*Requirements*
Rewrite the lines from the one containing "What distance from the viewer" through the end of the rows below as a Markdown table with two columns, "No." for a running line number and "Line" for the line itself, leaving out any blank lines.

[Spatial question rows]
>>
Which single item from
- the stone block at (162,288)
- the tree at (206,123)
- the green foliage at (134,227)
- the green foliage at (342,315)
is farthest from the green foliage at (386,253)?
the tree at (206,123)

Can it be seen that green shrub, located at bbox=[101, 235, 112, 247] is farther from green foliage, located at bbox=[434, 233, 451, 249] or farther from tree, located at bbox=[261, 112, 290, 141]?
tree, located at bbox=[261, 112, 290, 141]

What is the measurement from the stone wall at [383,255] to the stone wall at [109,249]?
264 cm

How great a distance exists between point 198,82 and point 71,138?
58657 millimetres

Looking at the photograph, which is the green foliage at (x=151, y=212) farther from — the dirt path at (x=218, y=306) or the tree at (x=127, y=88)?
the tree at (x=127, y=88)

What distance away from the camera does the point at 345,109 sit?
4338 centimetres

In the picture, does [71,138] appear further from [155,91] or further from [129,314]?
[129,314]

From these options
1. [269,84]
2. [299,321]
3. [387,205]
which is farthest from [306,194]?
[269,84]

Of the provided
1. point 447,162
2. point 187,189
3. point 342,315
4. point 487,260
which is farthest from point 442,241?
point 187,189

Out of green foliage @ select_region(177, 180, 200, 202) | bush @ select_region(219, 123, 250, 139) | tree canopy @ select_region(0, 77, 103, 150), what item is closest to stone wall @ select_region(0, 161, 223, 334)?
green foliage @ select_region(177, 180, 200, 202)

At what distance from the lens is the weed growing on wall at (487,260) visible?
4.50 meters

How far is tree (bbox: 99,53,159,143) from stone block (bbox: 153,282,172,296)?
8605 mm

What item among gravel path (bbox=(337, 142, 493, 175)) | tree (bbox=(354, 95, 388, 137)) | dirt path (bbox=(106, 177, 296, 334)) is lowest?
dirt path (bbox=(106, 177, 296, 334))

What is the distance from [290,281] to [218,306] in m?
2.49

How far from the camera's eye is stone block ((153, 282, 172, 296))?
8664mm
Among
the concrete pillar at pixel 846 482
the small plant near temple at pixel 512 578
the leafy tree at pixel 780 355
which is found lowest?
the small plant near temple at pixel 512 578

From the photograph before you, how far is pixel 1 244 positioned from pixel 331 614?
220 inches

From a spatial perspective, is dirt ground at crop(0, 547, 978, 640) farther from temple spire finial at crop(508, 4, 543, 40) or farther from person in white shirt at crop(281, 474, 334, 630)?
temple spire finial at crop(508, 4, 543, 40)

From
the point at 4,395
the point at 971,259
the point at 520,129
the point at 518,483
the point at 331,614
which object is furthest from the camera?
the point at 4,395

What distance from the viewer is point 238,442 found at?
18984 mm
<<
*Result*
| No. | Line |
|---|---|
| 1 | What distance from the viewer is point 238,442 found at? |
| 2 | 18984 mm |